Yes, the Bitterroot Valley is known as the "banana belt" of Montana as it doesn't get quite as cold and snowy as the rest of the state. And we have public lands and campgrounds galore, maybe not so much in the winter though there are some USFS rental cabins. Just sayin'.  I know at least 2 other members here in the Valley or in nearby Missoula, including @SMcN whom it turns out lives in my town and we were already acquainted! Would definitely be fun to meet up!


----------



## drparker151 (Apr 10, 2020)

We will spend Nov and Dec in the Gulf Shores area of Alabama, just west of Pensacola. January in mid Florida, from there who knows. Currently in Arkansas.


----------



## David Winners (Apr 30, 2012)

We are at Karchner Caverns in Arizona until the middle of January.


----------



## SMcN (Feb 12, 2021)

@David Winners Keep a look out for Montana plates. I think about half the population snowbirds to Arizona...


----------



## WNGD (Jan 15, 2005)

It's not Winter camping unless the temps are well below 32F and there's SNOW


----------



## David Winners (Apr 30, 2012)




----------



## jarn (Jul 18, 2007)

WNGD said:


> It's not Winter camping unless the temps are well below 32F and there's SNOW


I must admit, every time I see the title to this thread, that's what I think of.
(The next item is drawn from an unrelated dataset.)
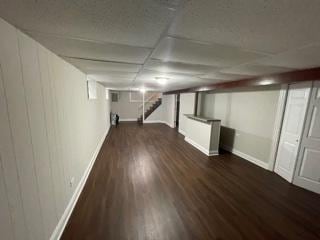 finished basement featuring stairs, a drop ceiling, dark wood-style floors, and baseboards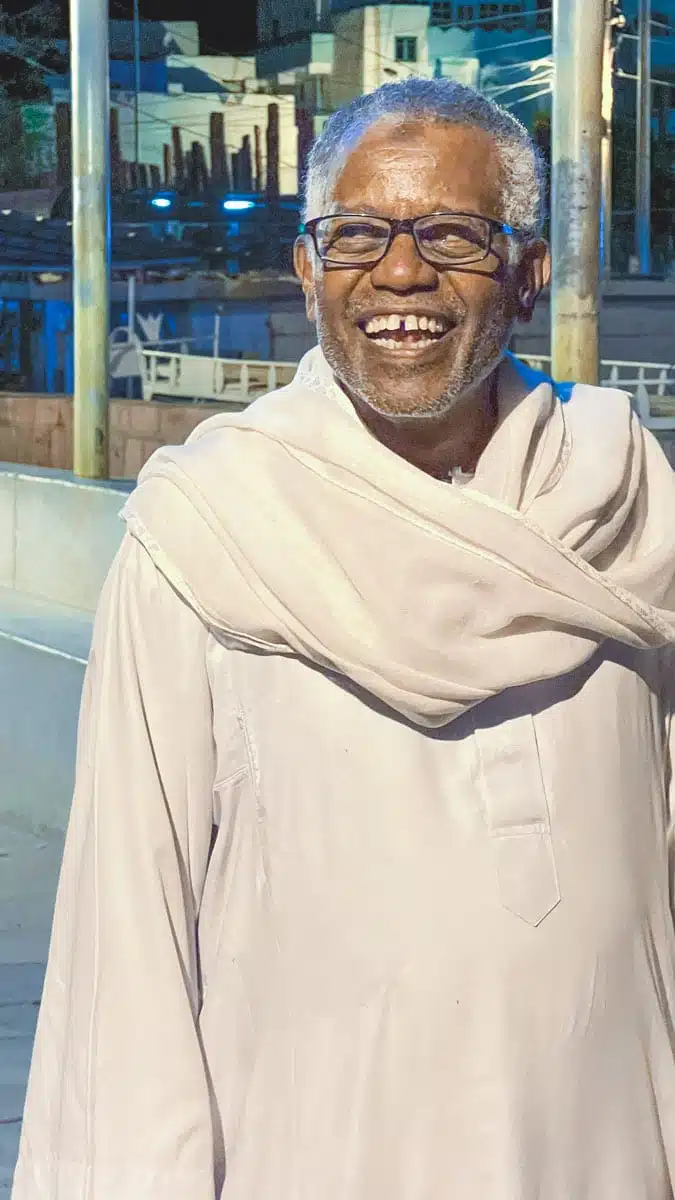 A smiling Nubian man in a white galabiya, host of a family dinner in a Nubian village near Aswan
Products of our environment that we are. (Though I had to look up what 32F was in C)


----------



## David Winners (Apr 30, 2012)

I kind of did that on purpose 

I'm old and broken and I don't really want to deal with "winter" as I know it.

If it weren't for having 2 grandkids with their first Christmas this year, we would have been gone mid November


----------



## Sunflowers (Feb 17, 2012)

It’s called leaving your winter at home, and cheating by running away to milder climates 😁


----------



## drparker151 (Apr 10, 2020)

David Winners said:


> I kind of did that on purpose
> 
> I'm old and broken and I don't really want to deal with "winter" as I know it.
> 
> If it weren't for having 2 grandkids with their first Christmas this year, we would have been gone mid November


Be careful, it's amazing how fast your blood thins. This is our second winter south of i10 instead of northwest of Chicago. Now when it hits the 40s, feels like the low 20s used too


----------



## Sunflowers (Feb 17, 2012)

drparker151 said:


> Be careful, it's amazing how fast your blood thins. This is our second winter south of i10 instead of northwest of Chicago. Now when it hits the 40s, feels like the low 20s used to


Yup.
Move south, and turn into a lizard...


----------